● **ТЕКСТ УПРАЖНЕНИЯ**

-----

Глеб Симонов принадлежит к тем авторам, для которых поэзия является, по- видимому, главным, но не основным способом выражения: наряду с ней он профессионально занимается дизайном, фотографией и т. д. В этом смысле уместно сравнить поэтические тексты Симонова и Андрея Черкасова, также занятого современным искусством, также склонного к молекулярному описанию мира, но (микро)вселенная Черкасова более технократична, чем в пределе бесконечные «ничьи» пейзажи Симонова:


больше-чем-пыль


не ушедшая

в угольном сите —


остается уносится


(долгие знают)


ждет —

возвращения в стельник.



быстрая кровь

на коротком узле,

сбоку.


расплетенная степь.

-----

● **ЗАПИСАННЫЕ ДАННЫЕ**
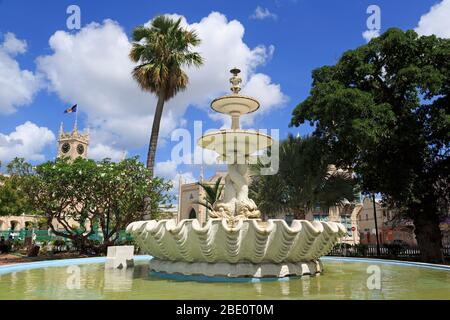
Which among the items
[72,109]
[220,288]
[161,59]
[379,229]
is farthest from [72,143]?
[220,288]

-----

● **ЗАДАНИЯ**
**1)** Ответьте на вопросы по тексту о поэзии Глеба Симонова.
(a) Чем, кроме поэзии, профессионально занимается Глеб Симонов?
(b) С поэтическими текстами какого автора сравниваются тексты Симонова?
(c) Какой строкой открывается процитированное стихотворение?
**2)** Продолжите текст о поэзии Глеба Симонова, начав сразу после последней строки стихотворения.

● **ОТВЕТЫ К УПРАЖНЕНИЮ**
**1)**
(a) Дизайном, фотографией и т. д.
(b) Андрея Черкасова.
(c) «больше-чем-пыль».

**2)**
Думается, подобный взгляд принципиален. Симонов стремится изъять разворачивающееся в поэтическом тексте событие из неостановимой индустрии «современности», очистить текст от производных экономики репрезентации (о которой он, по-видимому, знает не понаслышке как дизайнер). Именно поэтому он тяготеет к почти радикальной краткости: для него важно не показать образ во всей его привлекательности, но наметить координаты, по которым его можно было бы масштабировать (а их не может быть много, но они всегда исчерпывающи). Порой реализуемая Симоновым «оптимизация» касается большей части некоего воображаемого текста, о содержании которого мы можем только догадываться («вот о чем речь:» — это и есть стихотворение), а порой переходит и на морфемный уровень («нзнчние слв. — некто со знаками // тянет гудящий шнур / до карликовой времянки. // „и что?”»). На мой взгляд, эти тексты никак нельзя отнести к минимализму, так как сверхзадача Симонова выходит за его пределы: скорее поэт стремится вернуть (поэтическому) образу его ритуальную составляющую, вытесненную и утерянную в мире «технической воспроизводимости» (В. Беньямин).


Ховард Айленд, Майкл У. Дженнингс. Беньямин: Критическая жизнь. Перевод с английского Н. Эдельмана, под научной редакцией В. Анашвили, И. Чубарова. М., Издательский дом «Дело» РАНХИГС, 2018, 720 стр. (Интеллектуальная биография).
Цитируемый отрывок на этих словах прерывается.